## Problem requirements
Once the line containing "New Zealand, site" is found, copy it and each subsequent line exactly. Stop at the end of the records below.

Stored items:
####################

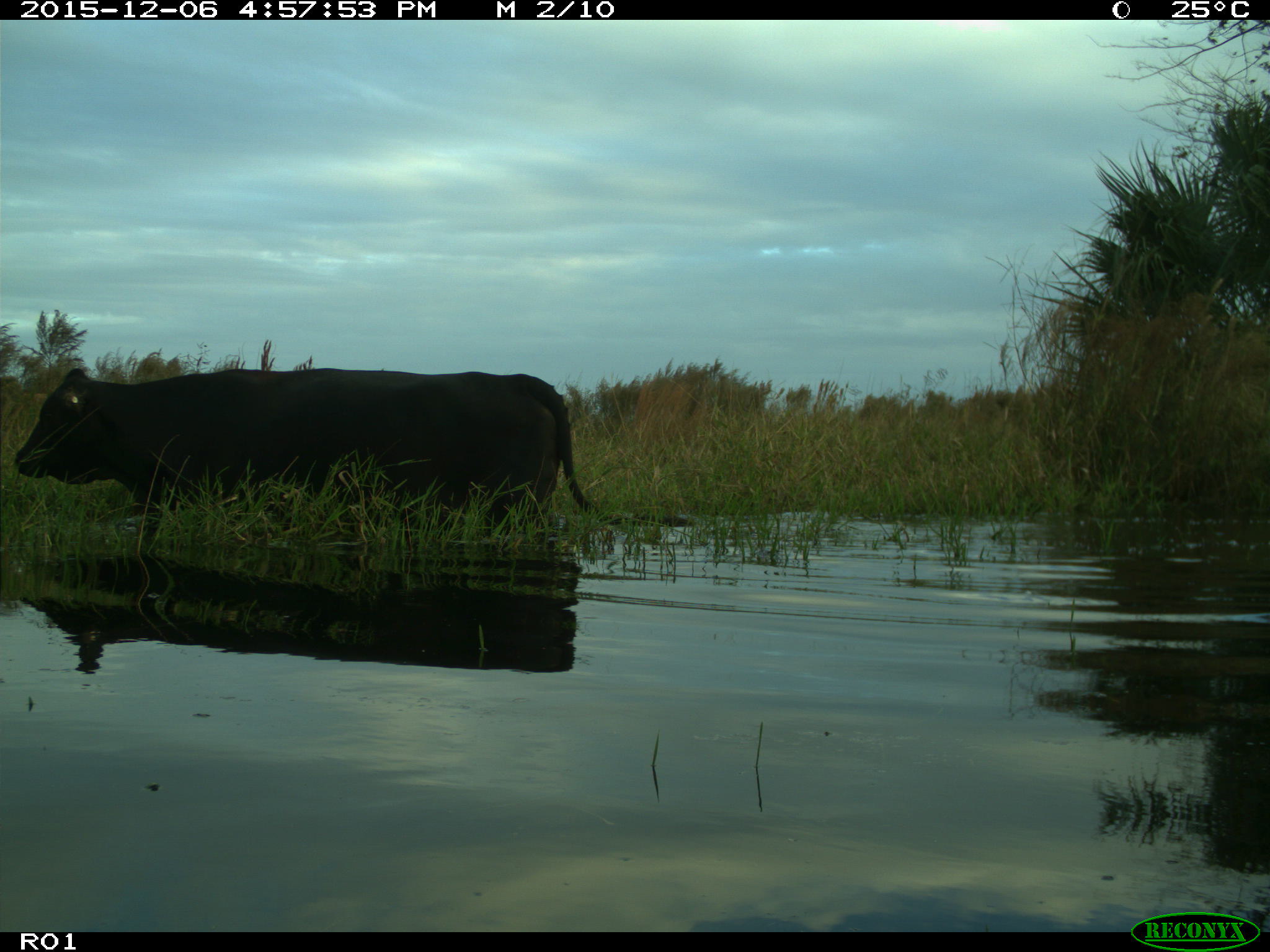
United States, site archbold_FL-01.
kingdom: Animalia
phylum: Chordata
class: Mammalia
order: Artiodactyla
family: Bovidae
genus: Bos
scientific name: Bos taurus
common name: domestic cow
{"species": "Bos taurus (domestic cow)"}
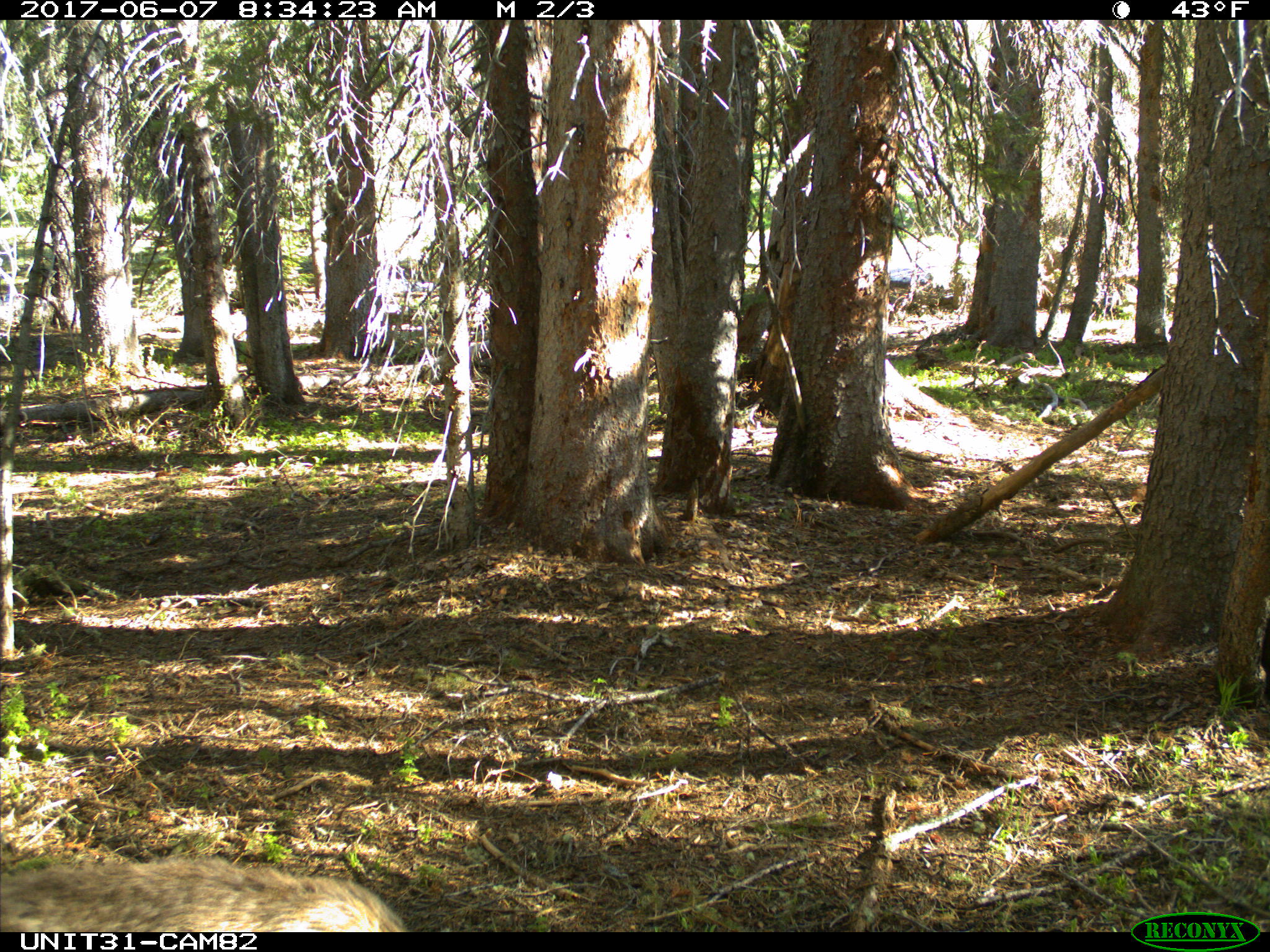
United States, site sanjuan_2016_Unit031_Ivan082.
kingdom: Animalia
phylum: Chordata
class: Mammalia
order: Artiodactyla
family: Cervidae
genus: Odocoileus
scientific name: Odocoileus hemionus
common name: mule deer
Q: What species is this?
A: Odocoileus hemionus (mule deer).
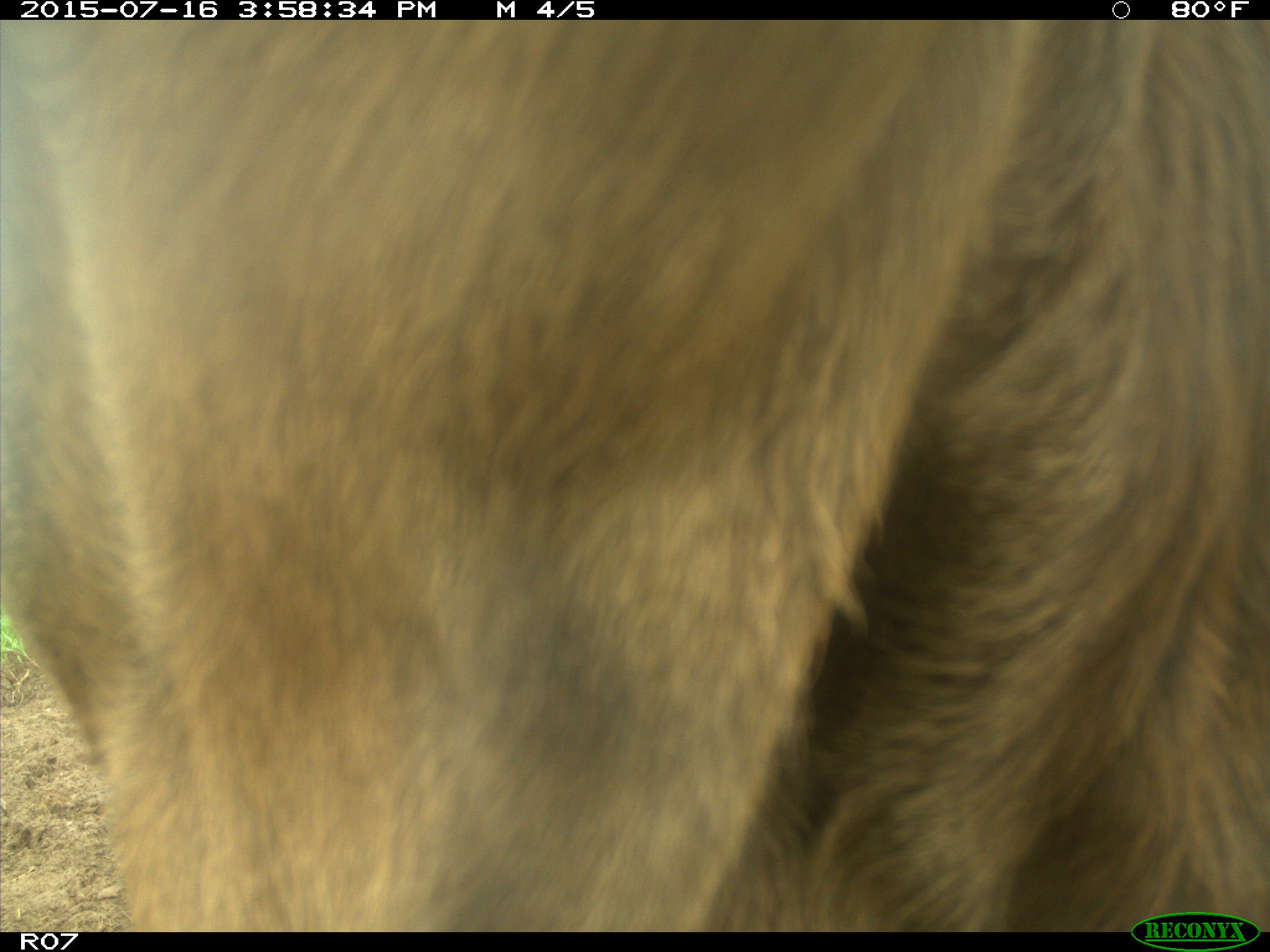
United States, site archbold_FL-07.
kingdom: Animalia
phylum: Chordata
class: Mammalia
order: Artiodactyla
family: Bovidae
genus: Bos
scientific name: Bos taurus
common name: domestic cow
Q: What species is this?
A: Bos taurus (domestic cow).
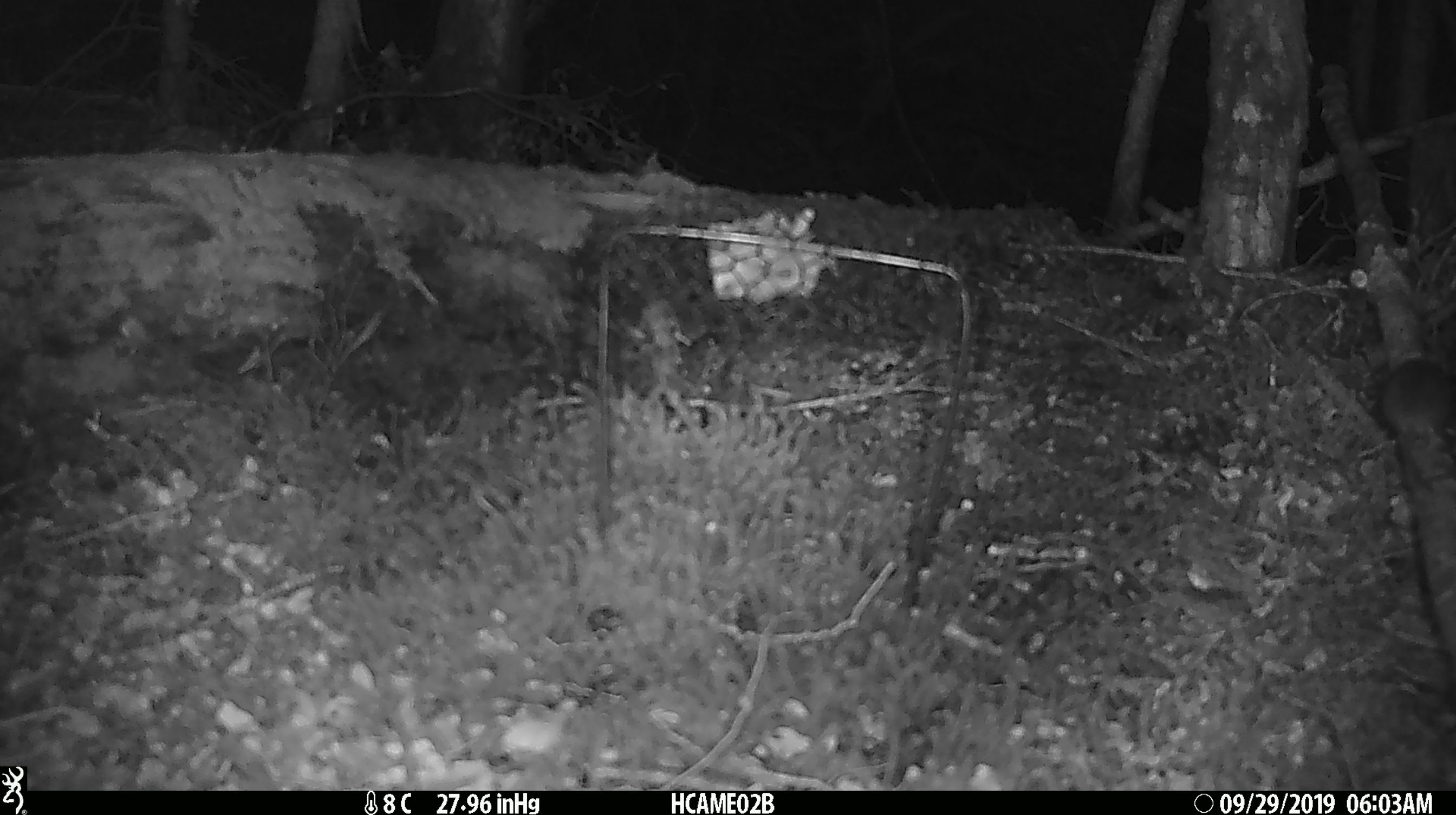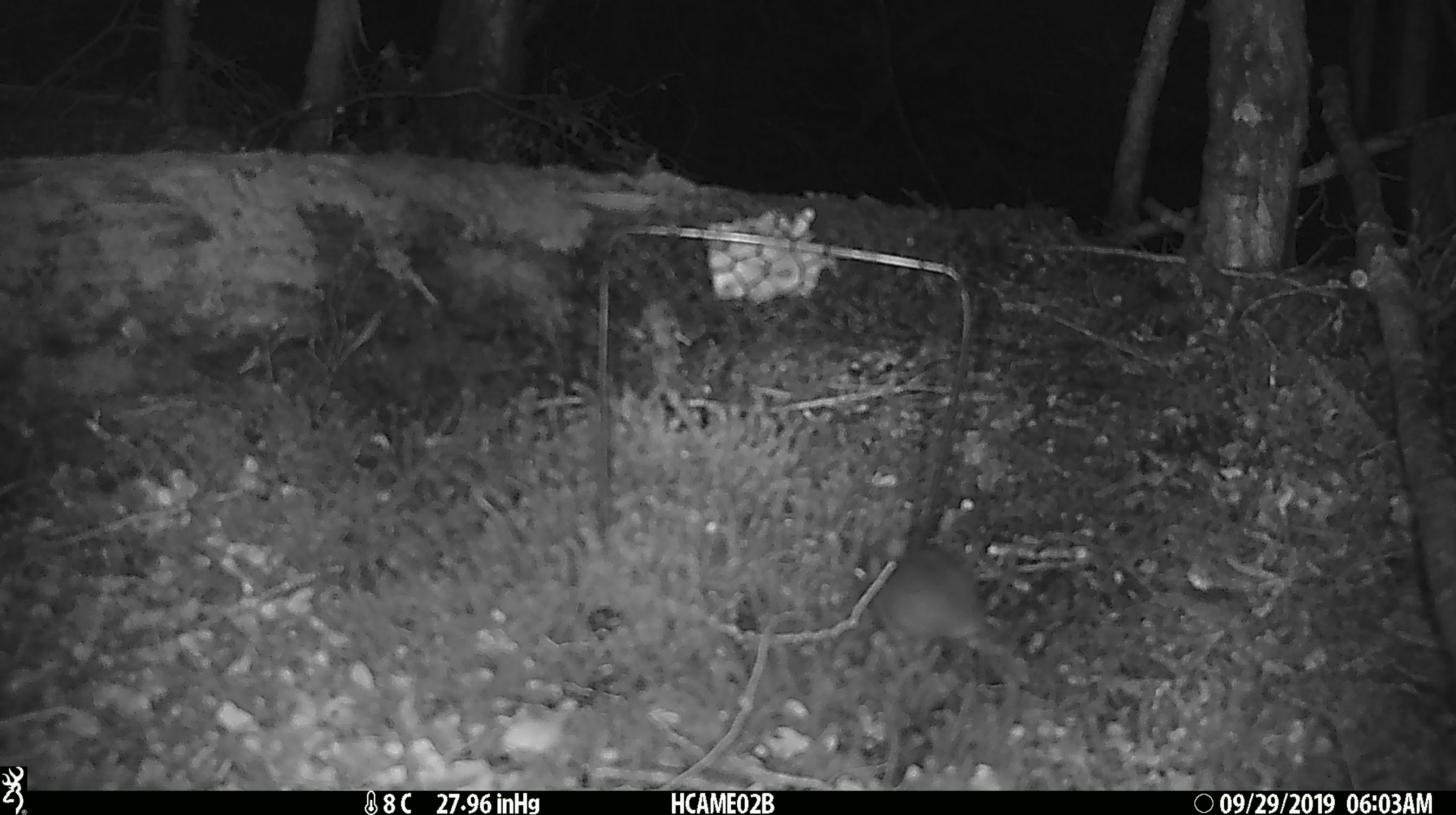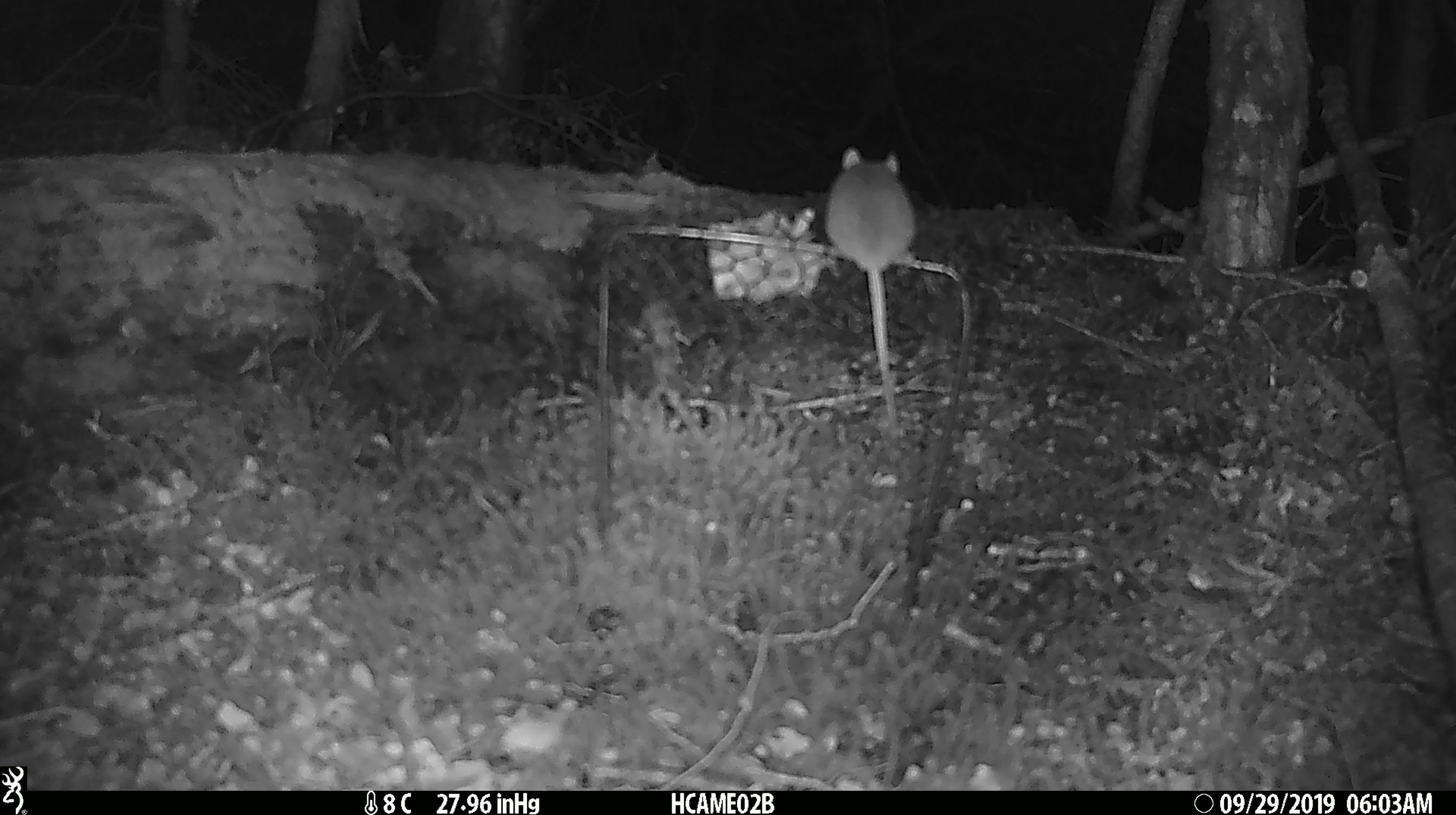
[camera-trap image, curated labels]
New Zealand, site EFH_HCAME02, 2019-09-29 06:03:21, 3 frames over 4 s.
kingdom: Animalia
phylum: Chordata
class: Mammalia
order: Rodentia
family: Muridae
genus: Mus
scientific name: Mus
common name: mouse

####################

## Response area
New Zealand, site EFH_HCAME02, 2019-09-29 06:03:21, 3 frames over 4 s.
kingdom: Animalia
phylum: Chordata
class: Mammalia
order: Rodentia
family: Muridae
genus: Mus
scientific name: Mus
common name: mouse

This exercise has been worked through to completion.